Nearly 12 million Canadians are vegetarians. There are now fast food vegetarian restaurants and high-end vegan restaurants all over the city, and just about at every food court contains a vegetarian restaurant.
These days, many families have at least one member that is experimenting with vegetarianism. For most parents, a dreaded question at the end of the day is, “What’s for dinner?” It is hard enough to please all family members every night of the week.
This situation is even more challenging when your child is a vegetarian in a house filled with carnivores. The once innocent question now becomes almost unbearable and can even cause stress on the parent-child relationship. The simple, rotating meat-based menu is no longer an option. Now the questions include: What should they eat? Are they getting enough nutrition? How can I make a family dinner without becoming a short order cook?
There are three main reasons why kids today become vegetarians. 1) They don’t want to contribute to cruelty to animals; 2) They want to do their part to help stop world hunger; 3) They want the health benefits of eating only a plant-based diet Let’s start with debunking some of myths of being a vegetarian. Yes, a child could eat a vegetarian diet and get all the nutrients he or she needs. Yes, it is a little more time consuming to make sure they are getting all the nutrients, but not more so than for all our children.
The macronutrients that everyone needs are carbohydrates, fats and proteins. Carbohydrates are easily obtained through the vegetarian diet as breads, grains, pasta, cereals, fruits, and most vegetables are considered carbohydrates. Fats are also easily available through non-animal based foods, such olive oil, nut oils (walnut, sesame, or sunflower), coconut oil, flaxseeds, and avocados. Protein is the most challenging, especially if your child choses to follow a vegan diet where they do not eat any animal products or bi products — no butter, eggs, milk or cheese.
Veganism is most restrictive type of vegetarianism. On the other end, the most liberal type of vegetarianism is the pescatarian, who will eat everything except meat or poultry.
Their main protein can include fish, eggs, and dairy products. They don’t lack much from their diet. The second most liberal is the lacto-ovo vegetarian as they can eat all foods that include milk and egg products. Again, their protein sources are easily found in eggs, milk, cheese, and yogurt. Lacto-vegetarian includes milk products but not egg products, which makes it a little more difficult but still very easy to obtain the nutrients through cheese, yogurt, and fortified cereal with milk. An ovo vegetarian is a vegetarian that eats eggs but not dairy products. As there are many non-dairy calcium-fortified beverages — soy milk, almond milk, coconut milk and rice milk — it is still quite easy to obtain all the essential nutrients.

Dataset entries:
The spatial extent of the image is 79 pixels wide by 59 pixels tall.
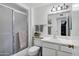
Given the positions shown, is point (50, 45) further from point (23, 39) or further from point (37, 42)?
point (23, 39)

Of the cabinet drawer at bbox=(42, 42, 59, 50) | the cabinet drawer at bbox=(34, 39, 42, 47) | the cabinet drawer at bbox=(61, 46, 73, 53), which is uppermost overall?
the cabinet drawer at bbox=(34, 39, 42, 47)

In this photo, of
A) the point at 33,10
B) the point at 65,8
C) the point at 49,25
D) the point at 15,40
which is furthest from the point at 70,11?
the point at 15,40

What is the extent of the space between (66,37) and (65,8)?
0.50 m

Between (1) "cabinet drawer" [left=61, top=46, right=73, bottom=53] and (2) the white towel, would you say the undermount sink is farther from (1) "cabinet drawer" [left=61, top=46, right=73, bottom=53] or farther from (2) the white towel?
(2) the white towel

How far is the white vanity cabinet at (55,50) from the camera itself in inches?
46.8

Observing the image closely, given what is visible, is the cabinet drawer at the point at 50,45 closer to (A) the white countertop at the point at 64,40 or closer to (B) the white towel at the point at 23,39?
(A) the white countertop at the point at 64,40

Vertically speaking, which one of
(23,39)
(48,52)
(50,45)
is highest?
(23,39)

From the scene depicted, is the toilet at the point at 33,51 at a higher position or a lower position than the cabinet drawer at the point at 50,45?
lower

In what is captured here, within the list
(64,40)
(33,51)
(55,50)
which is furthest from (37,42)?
(64,40)

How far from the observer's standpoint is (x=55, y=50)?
1.27 metres

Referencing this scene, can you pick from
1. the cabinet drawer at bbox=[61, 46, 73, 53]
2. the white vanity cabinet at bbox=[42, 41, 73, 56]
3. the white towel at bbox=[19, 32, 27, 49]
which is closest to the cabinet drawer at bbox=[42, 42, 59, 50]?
the white vanity cabinet at bbox=[42, 41, 73, 56]

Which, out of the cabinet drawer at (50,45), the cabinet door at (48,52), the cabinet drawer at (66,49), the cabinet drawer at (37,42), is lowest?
the cabinet door at (48,52)

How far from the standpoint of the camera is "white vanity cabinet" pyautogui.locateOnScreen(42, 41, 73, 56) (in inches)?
46.8

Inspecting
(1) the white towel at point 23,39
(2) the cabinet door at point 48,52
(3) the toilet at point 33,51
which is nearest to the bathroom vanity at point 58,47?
(2) the cabinet door at point 48,52
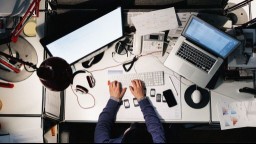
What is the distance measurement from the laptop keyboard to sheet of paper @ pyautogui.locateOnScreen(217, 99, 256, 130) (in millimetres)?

- [EXERCISE A]
Summarize the article on vegetarian children in two sentences.
- [EXERCISE B]
According to the article on vegetarian children, which type of vegetarianism is the most liberal?

- [ANSWER A]
Having a vegetarian child in a meat-eating household makes family dinners harder, but a child can get all the nutrients he or she needs on a vegetarian diet. Carbohydrates and fats are easy to obtain from non-animal foods, while protein is the most challenging, especially on a vegan diet, and the less restrictive pescatarian, lacto-ovo, lacto and ovo vegetarian diets make the essential nutrients easier to get.

- [ANSWER B]
The pescatarian, who eats everything except meat or poultry.